======== Text excerpt ========
Peter Nonacs is a professor in the Ecology and Evolutionary Biology Department at UCLA. He studies the evolution of social behavior across species. In this blog post, he recounts how one of the tests he gave in his Game Theory class he allowed the students to cheat (collaborate with one another):
So last quarter I had an intriguing thought while preparing my Game Theory lectures. Tests are really just measures of how the Education Game is proceeding. Professors test to measure their success at teaching, and students take tests in order to get a good grade. Might these goals be maximized simultaneously? What if I let the students write their own rules for the test-taking game? Allow them to do everything we would normally call cheating?
======== Information provided ========
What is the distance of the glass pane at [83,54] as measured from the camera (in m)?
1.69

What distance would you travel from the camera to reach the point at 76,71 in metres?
========
> [Brief 1]:
In the Peter Nonacs excerpt, which department is Nonacs a professor in?
> [Brief 2]:
Which sentences in the Peter Nonacs excerpt end with a question mark? List every one.
> [Brief 3]:
Transcribe the Peter Nonacs excerpt from "Peter Nonacs is" up to and including "normally call cheating?".

> [Answer box 1]:
The Ecology and Evolutionary Biology Department at UCLA.

> [Answer box 2]:
- Might these goals be maximized simultaneously?
- What if I let the students write their own rules for the test-taking game?
- Allow them to do everything we would normally call cheating?

> [Answer box 3]:
Peter Nonacs is a professor in the Ecology and Evolutionary Biology Department at UCLA. He studies the evolution of social behavior across species. In this blog post, he recounts how one of the tests he gave in his Game Theory class he allowed the students to cheat (collaborate with one another):
So last quarter I had an intriguing thought while preparing my Game Theory lectures. Tests are really just measures of how the Education Game is proceeding. Professors test to measure their success at teaching, and students take tests in order to get a good grade. Might these goals be maximized simultaneously? What if I let the students write their own rules for the test-taking game? Allow them to do everything we would normally call cheating?